LeoNerd's programming thoughts: cpan

Showing posts with label cpan. Show all posts

2022/06/25

A troubling thought - smartmatch reïmagined

Preface: This is less a concrete idea, and more a rambling set of thoughts that lead me to a somewhat awkward place. I'm writing it out here in the hope that others can lend suggestions and ideas, and see if we can arrive at a better place.

I've been thinking about comparison operators lately - somewhat in the context of my new Syntax::Operator::Elem / Syntax::Operator::In module, somewhat in the context of smartmatch and the planned deprecations thereof, and partly in the context of my new match/case syntax.

Smartmatch Deprecations

For years now, smartmatch has been an annoying thorny design, and recently we've started making moves to get rid of it. In my mind at least, this is because it has a large and complex behaviour that is often unpredictable in advance.
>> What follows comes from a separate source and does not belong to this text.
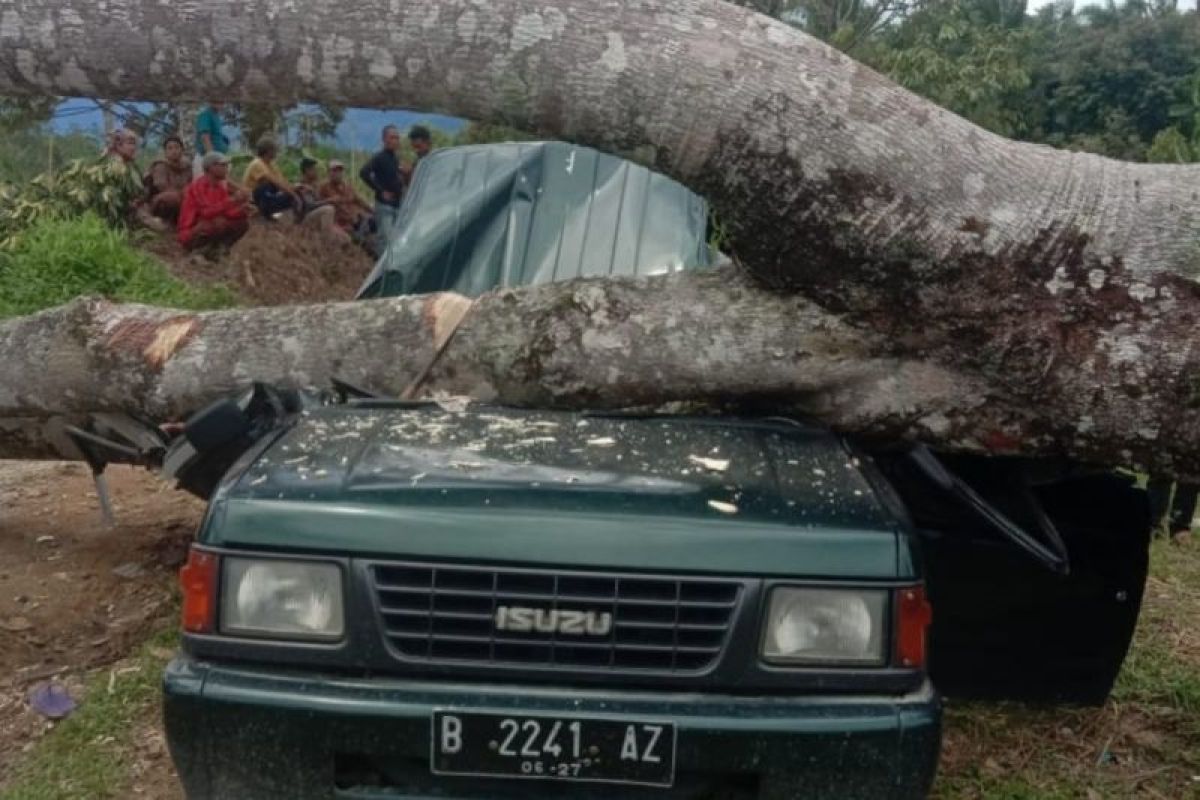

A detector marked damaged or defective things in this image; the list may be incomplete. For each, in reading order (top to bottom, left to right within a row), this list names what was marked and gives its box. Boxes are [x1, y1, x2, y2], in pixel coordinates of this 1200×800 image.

crushed vehicle roof [356, 141, 712, 300]
damaged truck hood [204, 410, 908, 580]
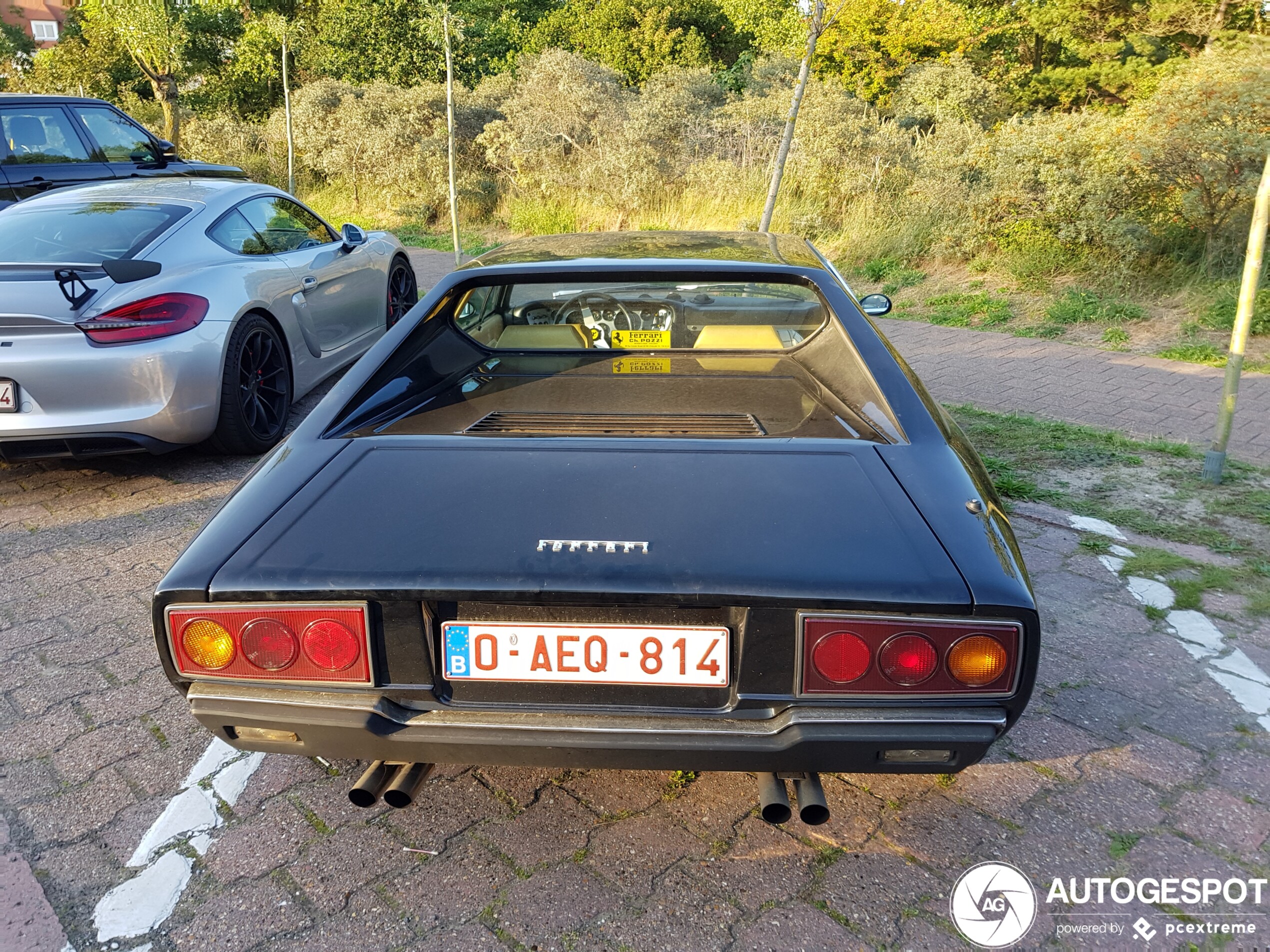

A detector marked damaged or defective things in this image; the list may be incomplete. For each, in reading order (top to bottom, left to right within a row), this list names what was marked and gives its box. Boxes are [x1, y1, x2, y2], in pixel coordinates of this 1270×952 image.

cracked pavement [0, 251, 1264, 949]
There are two distinct reasons for this:

It tries very hard to (recursively) distribute itself across container values on either side; saying that $x ~~ @y is true if any { $x ~~ $_ } @y for example; sometimes in ways that are surprising (e.g. how do you compare an array with a hash?)
It acts unpredictably with mixed strings or numbers; because those concepts are very fluid in perl and aren't well-defined

`match/case` and New Infix Operators

I've lately been writing some new ideas for new infix operators that Perl might want; partly because they're useful on their own but also because they're useful combined with the match/case syntax provided by Syntax::Keyword::Match. Between them all, these are intended as a replacement for the given/when syntax and its troublesome smartmatch. For example, to select an option based on a string comparison you can

match($x : eq) {
  case("abc") { say "It was the string abc" }
  case("def") { say "It was the string def" }
  case($y)    { say "It was whatever string the variable $y gives" }
}

This is much more predictable than given/when and smartmatch, because the programmer declared right upfront that the eq operator is being used here; there's no smartmatch involved.
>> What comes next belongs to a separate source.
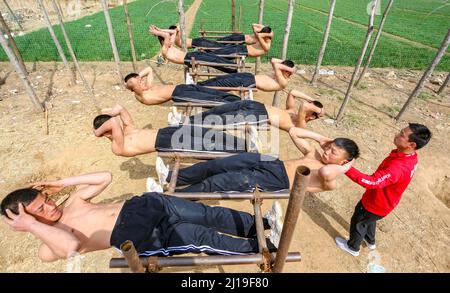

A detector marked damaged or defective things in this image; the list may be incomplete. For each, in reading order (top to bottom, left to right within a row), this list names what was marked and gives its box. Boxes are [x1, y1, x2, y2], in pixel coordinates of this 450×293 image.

rusty metal pipe [272, 164, 312, 272]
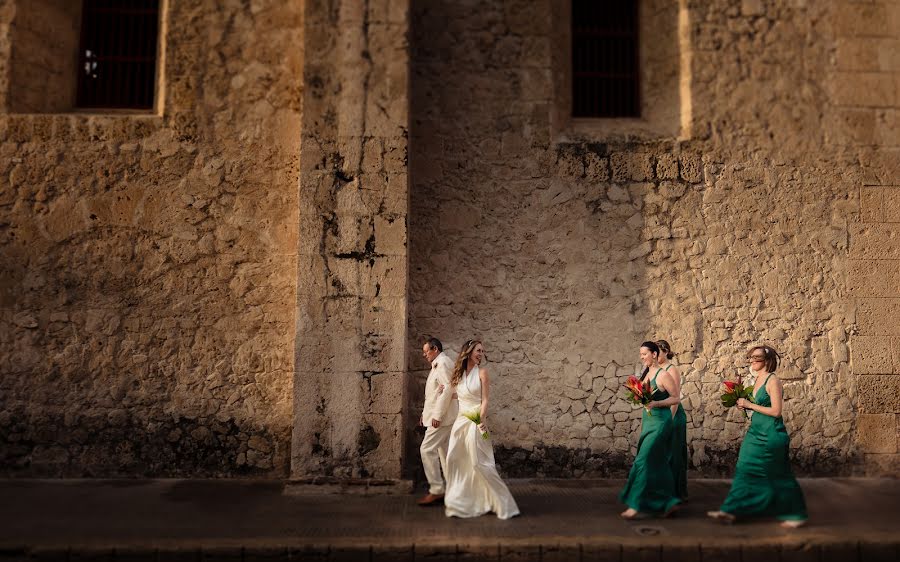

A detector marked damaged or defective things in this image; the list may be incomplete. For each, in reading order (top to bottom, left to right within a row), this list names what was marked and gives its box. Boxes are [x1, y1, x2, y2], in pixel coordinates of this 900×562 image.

cracked wall surface [0, 0, 302, 474]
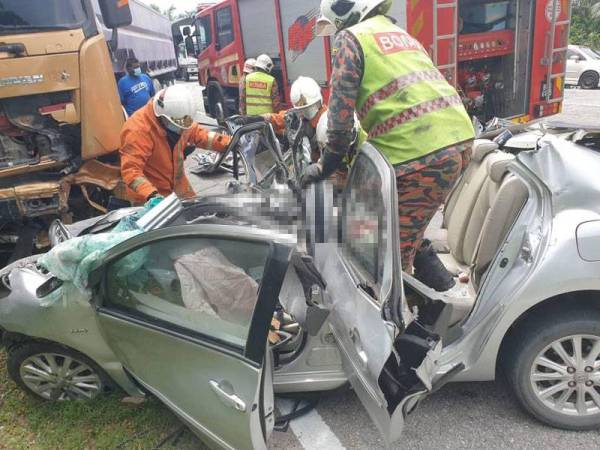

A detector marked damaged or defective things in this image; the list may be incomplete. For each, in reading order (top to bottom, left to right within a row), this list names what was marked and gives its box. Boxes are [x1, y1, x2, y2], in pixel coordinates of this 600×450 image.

Initially this feels like a great improvement on given/when and ~~, but it has lots of tricky cornercases to it. For example, the given/when approach can easily handle undef, whereas match/case using only the eq operator cannot distinguish undef from "". For this reason, I invented a new infix operator, called equ (provided by Syntax::Operator::Equ), which can:

say "Equal" if $x equ $y;  # true if they're both undef, or both
                           #   defined and the same string

match($x : equ) {
  # these two cases are now distinct
  case(undef) { say "It was undefined" }
  case("")    { say "It was the empty string" }

  default     { say "It was something else" }
}

Plus of course it also defines a new === operator which performs the numerical equivalent, able to distinguish undef from zero.

Syntax::Operator::Elem

Another operator I felt was required was one that can test if a given string (or number) is present in a list. For that, I wrote Syntax::Operator::Elem:

say "Present" if $x elem @ys;  # stringy

say "Present" if $x ∈ @ys;     # numerical

(Yes, that really is an operator spelled with a non-ASCII Unicode character. No I will not apologise :P)

These operators too have the "oops, undef" problem about them - which lead me briefly to consider adding two more that consider undef/"" or undef/zero to be distinct. Maybe I'd call them elemu and ... er.. well, Unicode doesn't have a variant of the ∈ operator that can suggest undefness. It was about at that point that I stopped, and wondered if really we're going about this whole thing the right way at all.

Smartmatch Reïmagined

I begin to think that if we go right back to the beginning, we might find that a huge chunk of this is unnecessary, if only we can find a better model.

During the 5.35 development series and now released in 5.36, Perl core has two improvements to what some might call its "type system":

Real booleans - true and false are now first-class values distinct from 1 and zero/emptystring.
Tracking of whether defined, nonboolean, nonreferential values began as strings or numbers; even if they have since evolved to effectively be both.

It is now possible to classify any given scalar value into exactly one of the following five categories:

undef

boolean

initially string

initially number

reference

I start to wonder whether, therefore, we have enough basis to create a better version of what the smartmatch operator tried (but ultimately failed) to be. For sake of argument, since I've already used one Unicode symbol I'm going to use another for this new one: The triple-bar identity symbol, ≡.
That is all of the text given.